Reproduced in version (comment #c14): ODF 4.9.0-249.ci OCP 4.9.0-0.nightly-2021-12-01-050136 ceph version 16.2.0-146.el8cp (56f5e9cfe88a08b6899327eca5166ca1c4a392aa) pacific (stable)
I replaced fio with dd. Usage is now showing correctly. Not sure how this is dependent on the application.
(In reply to Jilju Joy from comment #17) > I replaced fio with dd. Usage is now showing correctly. Not sure how this is > dependent on the application It seems the data was not synced and is still cached on upper layer and was not written to the Ceph cluster. Was there any change in the fio command? You can call fsync after the fio command to force the data to be synced.
As discussed in the engineering weekly, not a 4.9 blocker. Moving it out.

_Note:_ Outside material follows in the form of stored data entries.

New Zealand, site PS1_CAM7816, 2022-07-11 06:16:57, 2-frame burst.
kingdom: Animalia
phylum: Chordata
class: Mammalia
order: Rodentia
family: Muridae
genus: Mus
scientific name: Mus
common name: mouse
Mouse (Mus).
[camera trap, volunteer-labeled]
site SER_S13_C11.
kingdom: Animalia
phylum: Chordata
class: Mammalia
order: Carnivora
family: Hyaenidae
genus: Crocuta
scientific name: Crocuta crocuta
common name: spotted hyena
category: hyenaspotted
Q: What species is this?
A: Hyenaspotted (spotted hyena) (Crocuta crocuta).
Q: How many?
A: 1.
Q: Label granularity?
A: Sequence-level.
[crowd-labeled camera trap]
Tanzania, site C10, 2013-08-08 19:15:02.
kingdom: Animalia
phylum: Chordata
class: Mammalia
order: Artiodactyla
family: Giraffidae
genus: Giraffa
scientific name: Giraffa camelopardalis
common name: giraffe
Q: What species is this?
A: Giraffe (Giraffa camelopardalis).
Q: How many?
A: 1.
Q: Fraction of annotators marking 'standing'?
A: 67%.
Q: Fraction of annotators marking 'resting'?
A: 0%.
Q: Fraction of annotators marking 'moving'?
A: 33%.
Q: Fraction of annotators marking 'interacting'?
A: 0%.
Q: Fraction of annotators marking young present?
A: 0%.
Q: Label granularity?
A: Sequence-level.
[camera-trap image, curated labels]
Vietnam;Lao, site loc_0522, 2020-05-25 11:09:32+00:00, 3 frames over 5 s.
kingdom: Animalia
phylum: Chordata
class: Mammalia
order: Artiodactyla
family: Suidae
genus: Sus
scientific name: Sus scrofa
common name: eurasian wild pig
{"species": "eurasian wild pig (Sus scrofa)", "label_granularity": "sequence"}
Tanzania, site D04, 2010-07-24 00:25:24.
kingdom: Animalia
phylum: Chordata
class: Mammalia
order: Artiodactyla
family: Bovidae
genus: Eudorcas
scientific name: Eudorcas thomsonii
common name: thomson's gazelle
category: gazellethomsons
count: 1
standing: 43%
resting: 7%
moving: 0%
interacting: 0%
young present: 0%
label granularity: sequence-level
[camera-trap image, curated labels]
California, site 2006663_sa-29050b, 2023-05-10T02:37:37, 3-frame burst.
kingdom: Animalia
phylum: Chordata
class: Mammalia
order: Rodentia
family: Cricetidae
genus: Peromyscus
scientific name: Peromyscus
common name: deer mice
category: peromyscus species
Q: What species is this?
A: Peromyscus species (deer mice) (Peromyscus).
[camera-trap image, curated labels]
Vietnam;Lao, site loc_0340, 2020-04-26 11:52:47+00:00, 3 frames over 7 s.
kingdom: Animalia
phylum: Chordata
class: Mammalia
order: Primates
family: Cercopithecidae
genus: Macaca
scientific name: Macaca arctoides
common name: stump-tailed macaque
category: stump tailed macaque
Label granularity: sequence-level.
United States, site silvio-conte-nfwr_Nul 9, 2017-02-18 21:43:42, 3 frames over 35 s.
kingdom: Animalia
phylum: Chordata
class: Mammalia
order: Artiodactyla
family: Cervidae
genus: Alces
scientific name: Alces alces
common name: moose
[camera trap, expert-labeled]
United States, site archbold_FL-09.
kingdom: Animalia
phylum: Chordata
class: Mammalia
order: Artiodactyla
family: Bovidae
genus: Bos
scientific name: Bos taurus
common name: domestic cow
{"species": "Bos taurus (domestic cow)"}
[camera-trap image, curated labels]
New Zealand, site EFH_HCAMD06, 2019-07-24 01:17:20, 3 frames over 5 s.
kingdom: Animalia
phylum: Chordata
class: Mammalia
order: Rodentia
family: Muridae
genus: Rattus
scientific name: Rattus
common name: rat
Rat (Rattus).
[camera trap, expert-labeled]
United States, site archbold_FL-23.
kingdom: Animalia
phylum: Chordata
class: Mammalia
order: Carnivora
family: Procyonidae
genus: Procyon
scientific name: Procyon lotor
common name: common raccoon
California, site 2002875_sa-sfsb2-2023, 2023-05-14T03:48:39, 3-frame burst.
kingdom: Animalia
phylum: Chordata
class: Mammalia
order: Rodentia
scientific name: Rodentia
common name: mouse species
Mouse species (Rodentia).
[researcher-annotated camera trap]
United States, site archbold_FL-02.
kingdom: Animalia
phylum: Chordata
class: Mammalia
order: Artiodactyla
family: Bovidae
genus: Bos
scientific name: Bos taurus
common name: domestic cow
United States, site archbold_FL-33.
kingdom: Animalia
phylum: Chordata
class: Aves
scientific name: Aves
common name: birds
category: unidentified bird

(In reply to Orit Wasserman from comment #18) > (In reply to Jilju Joy from comment #17) > > I replaced fio with dd. Usage is now showing correctly. Not sure how this is > > dependent on the application > > It seems the data was not synced and is still cached on upper layer and was > not written to the Ceph cluster. > Was there any change in the fio command? > You can call fsync after the fio command to force the data to be synced. This fio command given in comment #14 is used in many automated test cases in ocs-ci. Just the size and runtime will be different in each test. This parameter --end_fsync=1 is to perform sync after the completion of I/O. I did it manually as well.
(In reply to Jilju Joy from comment #20) > (In reply to Orit Wasserman from comment #18) > > (In reply to Jilju Joy from comment #17) > > > I replaced fio with dd. Usage is now showing correctly. Not sure how this is > > > dependent on the application > > > > It seems the data was not synced and is still cached on upper layer and was > > not written to the Ceph cluster. > > Was there any change in the fio command? > > You can call fsync after the fio command to force the data to be synced. > > This fio command given in comment #14 is used in many automated test cases > in ocs-ci. Just the size and runtime will be different in each test. This > parameter --end_fsync=1 is to perform sync after the completion of I/O. I > did it manually as well. Did you see the same issue when manually running fsync after fio?
(In reply to Orit Wasserman from comment #21) > (In reply to Jilju Joy from comment #20) > > (In reply to Orit Wasserman from comment #18) > > > (In reply to Jilju Joy from comment #17) > > > > I replaced fio with dd. Usage is now showing correctly. Not sure how this is > > > > dependent on the application > > > > > > It seems the data was not synced and is still cached on upper layer and was > > > not written to the Ceph cluster. > > > Was there any change in the fio command? > > > You can call fsync after the fio command to force the data to be synced. > > > > This fio command given in comment #14 is used in many automated test cases > > in ocs-ci. Just the size and runtime will be different in each test. This > > parameter --end_fsync=1 is to perform sync after the completion of I/O. I > > did it manually as well. > > Did you see the same issue when manually running fsync after fio? sync command was executed. Used size did not change to actual even after running sync.
Doesn't look like there is an issue with ceph as it works with dd but fails with fsync.